→ **What you will do**:
A. According to the accessory liability excerpt, which case held that there was no basis to preclude veil piercing in UFTA cases?
B. Update part of the accessory liability excerpt by swapping "Symons family" for "Symons defendants". Begin at the words "The appeals court acknowledged", and stop after "an IUFTA action.".
C. Extend the accessory liability excerpt by writing the passage that would follow its final sentence.

→ **Document excerpt**:
..............................
Accessory Liability Under the IUFTA
Having found that IGF had engaged in a fraudulent transfer under both the actual intent test of IUFTA § 14 and the constructive test of IUFTA § 15, the Seventh Circuit was then asked to evaluate who should be held liable under the IUFTA. While Continental sought to hold Alan and Gordon Symons personally liable, the Symons family resisted, raising two points:
- Alan and Gordon Symons could not be held liable as transferees solely on the basis that they were mere participants in the deal.
- The money paid by Acceptance to Symons International, Goran, and Granite Re is not an “asset” transferable under the statute.
The appeals court noted that the issue of transferee liability was a case of first impression in Indiana. The court turned to Indiana’s version of § 8 of the Uniform Fraudulent Transfer Act, providing that a defrauded creditor can avoid a transfer or recover a judgment from liable parties, including:
(1) the first transferee of the asset or the person for whose benefit the transfer was made; or (2) any subsequent transferee other than a good faith transferee who took for value or from any subsequent transferee.
Ind. Code § 32-18- 2-18(b).
The appeals court acknowledged that Alan and Gordon were not direct beneficiaries of the transfers. For their part, the Symons family argued that the IUFTA did not incorporate the accessory “participation” theory of liability, citing APS Sports Collectibles, Inc. v. Sports Time, Inc., 299 F.3d 624, 630 (7th Cir. 2002), in which the Seventh Circuit found no legal authority for the proposition that an “insider” could be liable under the Illinois version of the UFTA. They also cited Baker O’Neal Holdings, Inc. v. Ernst & Young LLP, No. 1:03-CV-0132-DFH, 2004 WL 771230, at *14 (S.D. Ind. Mar. 24, 2004) (Hamilton, J.) for the proposition that the IUFTA lacks accessory liability, and Shi v. Yi, 921 N.E.2d 31, 38 (Ind. Ct. App. 2010), which held that common-law fraud remedies cannot be imported into an IUFTA action.
The Seventh Circuit turned to DFS Secured Healthcare Receivables Trust v. Caregivers Great Lakes, Inc., 384 F.3d 338, 347 (7th Cir. 2004), which held that there was no basis to preclude veil piercing in UFTA cases. The rationale in DFS was that holding officers and shareholders of a company liable under the UFTA for fraudulent transfers was a form of veil piercing, and not an extension of liability under the UFTA to accessories. Acknowledging that the issue in DFS had been settled before the Indiana Supreme Court had a chance to rule on the certified issue of accessory liability, the appeals court nevertheless concluded that veil piercing can be applied to hold officers and directors liable under the UFTA, without the need to extend the definition of a “transferee” under the UFTA.
..............................
→ **Available data**:

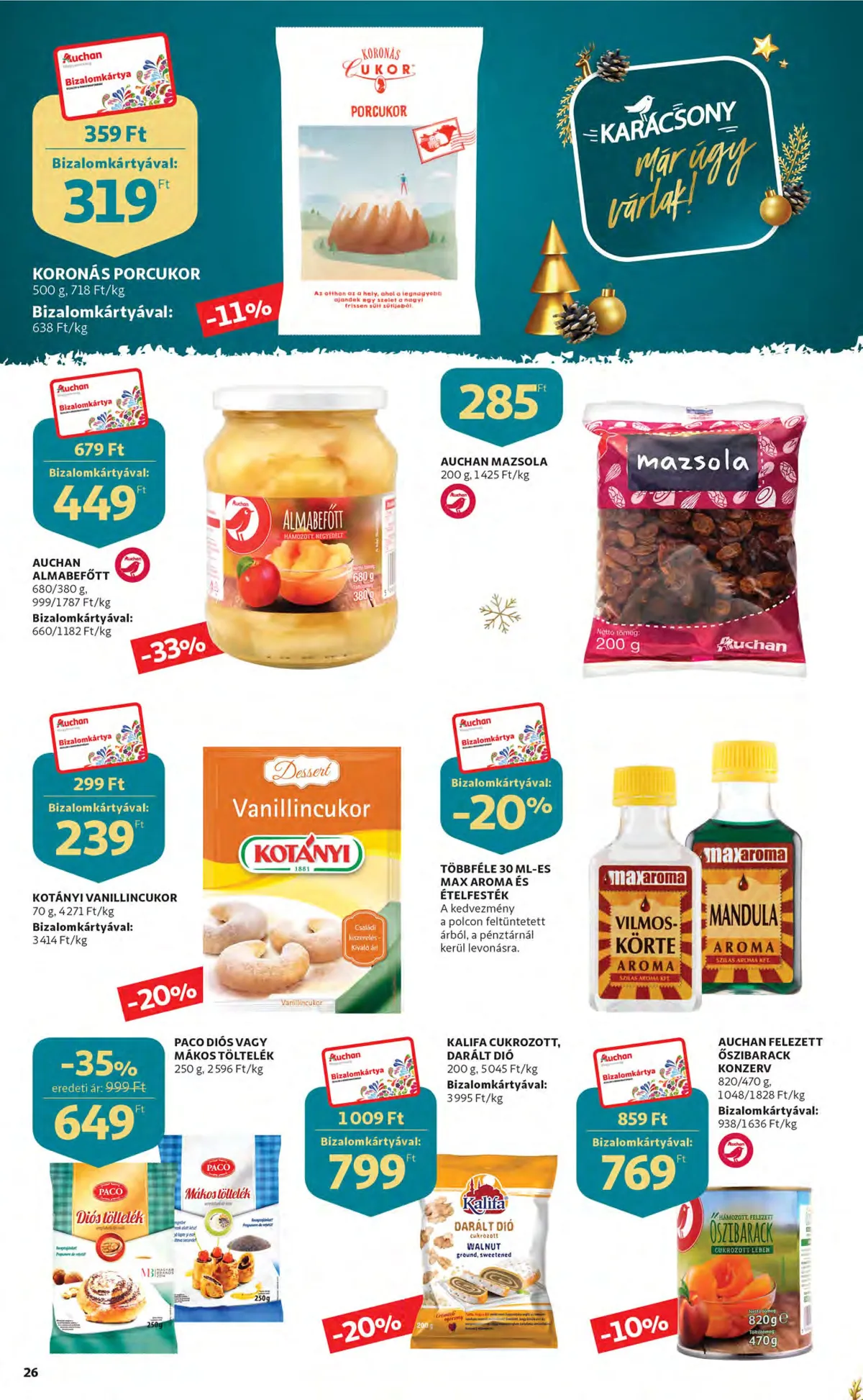 Auchan akciós újság 12.01–12.07 – 26. oldal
..............................
→ **Task answers**:
A. DFS Secured Healthcare Receivables Trust v. Caregivers Great Lakes, Inc., 384 F.3d 338 (7th Cir. 2004).

B.
The appeals court acknowledged that Alan and Gordon were not direct beneficiaries of the transfers. For their part, the Symons defendants argued that the IUFTA did not incorporate the accessory “participation” theory of liability, citing APS Sports Collectibles, Inc. v. Sports Time, Inc., 299 F.3d 624, 630 (7th Cir. 2002), in which the Seventh Circuit found no legal authority for the proposition that an “insider” could be liable under the Illinois version of the UFTA. They also cited Baker O’Neal Holdings, Inc. v. Ernst & Young LLP, No. 1:03-CV-0132-DFH, 2004 WL 771230, at *14 (S.D. Ind. Mar. 24, 2004) (Hamilton, J.) for the proposition that the IUFTA lacks accessory liability, and Shi v. Yi, 921 N.E.2d 31, 38 (Ind. Ct. App. 2010), which held that common-law fraud remedies cannot be imported into an IUFTA action.

C.
The appeals court dismissed the Symons family’s second argument – that the money paid by Acceptance was not an “asset” for purposes of the UFTA – by explaining:
This argument is creative but fundamentally misunderstands a basic precept of fraudulent-transfer doctrine: substance trumps form. As we have frequently noted in an analogous context, “fraudulent conveyance doctrine … is a flexible principle that looks to substance, rather than form.” * * * The IUFTA incorporates this principle in another part of the definition of “transfer” that the defendants conveniently ignore: a transfer is “disposing of or parting with an asset or an interest in an asset, whether the mode is direct or indirect.” Ind. Code § 32-18-2-10 (emphasis added) * * *. Here the deal between IGF and Acceptance was structured to keep more than half the purchase price away from IGF and in the hands of the Symonses. The sleight of hand on which the defendants now rely was the very means of the fraud. If anything, this is a textbook example of why the law of fraudulent transfer privileges substance over form.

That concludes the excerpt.